Derzeit ist noch nichts entschieden. Ich muss bald vor versammelter Mannschaft antreten und mich darum bewerben. Falls ich die Kosten privat bewältigen muss, kann ich diese kaum von der Steuer absetzen. Das Steueramt wird mir gewiss mitteilen, das sei Liebhaberei und nicht betriebsnotwendig. So sei es.
Ich habe mittlerweile ohnehin so viel Geld in meine Weiterbildungen investiert, dass ich längst ein Häuschen im Mittelland mit dem notwendigen Eigenkapital ausstatten könnte. Diese weiteren 8’000 CHF werde ich irgendwie verkraften und deswegen nicht verhungern. Ich müsste bloss anderswo meine Ausgaben reduzieren.
Die Professorin ist meine Privatdozentin. Sie stellt Aufgaben, ich versuche zu liefern. Dann philosophieren wir gemeinsam das Gelesene. Man könnte alles auch im Internetz nachlesen. Dennoch entstehen neue Gedanken und Ideen, die in der Einsamkeit im Chrome selten fruchten. Das Gespräch entscheidet.
Natürlich kann ich selber zum Diskurs nichts beitragen. Ich kann zuhören, empfangen, lernen und meine Positionen hinterfragen. Das genügt mir. Ich habe keinen akademischen Anspruch. Ich will diese Erkenntnisse dann in meinen Alltag transportieren. Ich will berufliche Gleichnisse schaffen.
Ich konnte den Kategorischen Imperativ bereits als Gleichnis im Berufsalltag veranschaulichen. Ich will mehr davon. Ich will die Erkenntnis der Philosophie übersetzen, damit sie allgemein verständlicher sind im Berufsalltag. Ich will nicht aufklären oder belehren oder bekehren.

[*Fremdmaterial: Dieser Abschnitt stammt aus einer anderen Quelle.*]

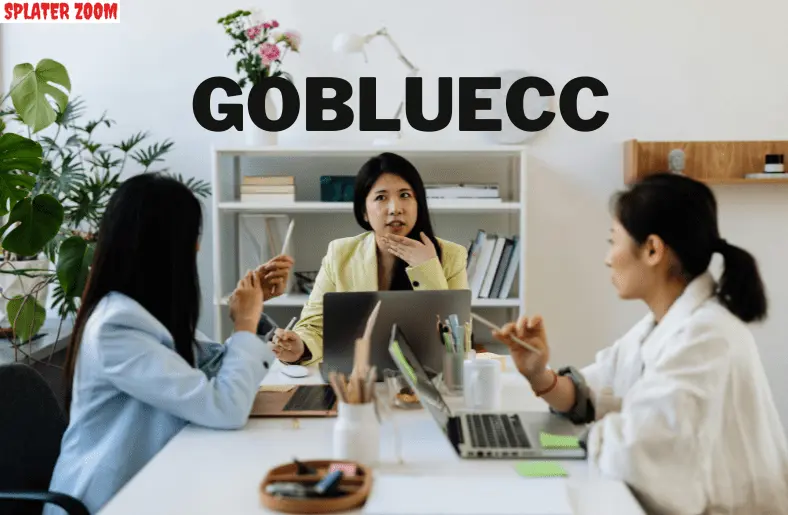 How to Get Started with Gobluecc: A Step-by-Step Tutorial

Ich will bloss, dass die Menschen zufriedener und sinnerfüllter arbeiten können und nicht im 21. Jahrhundert massenhaft zusammenbrechen und Identität verlieren müssen in ihren sinnlosen und befristeten Jobs. Ich werde hier ganz lokal und klein einen winzigen Beitrag leisten. Ganz minim. Die Philosophie hilft bloss.
Das erklärt, warum ich Philosophie derzeit «studiere». Ich fühle mich eher als Lehrling denn als Student. Ich bin nicht eingekesselt von anderen Studenten, ich muss mich nicht beweisen und rechtfertigen. Ich bin einfach ein neugieriger und interessierter Lehrling, der alles wissen und erfahren möchte.
Ich habe diese Weiterbildung als Experiment betitelt und mit einem Kostendach gesichert. Falls alles scheitert, also keinen kommerziellen Nutzen für meinen Arbeitgeber einzahlt, wenngleich bloss verzögertn, dann werde ich das Experiment abbrechen und eine «klassische» Weiterbildung fokussieren.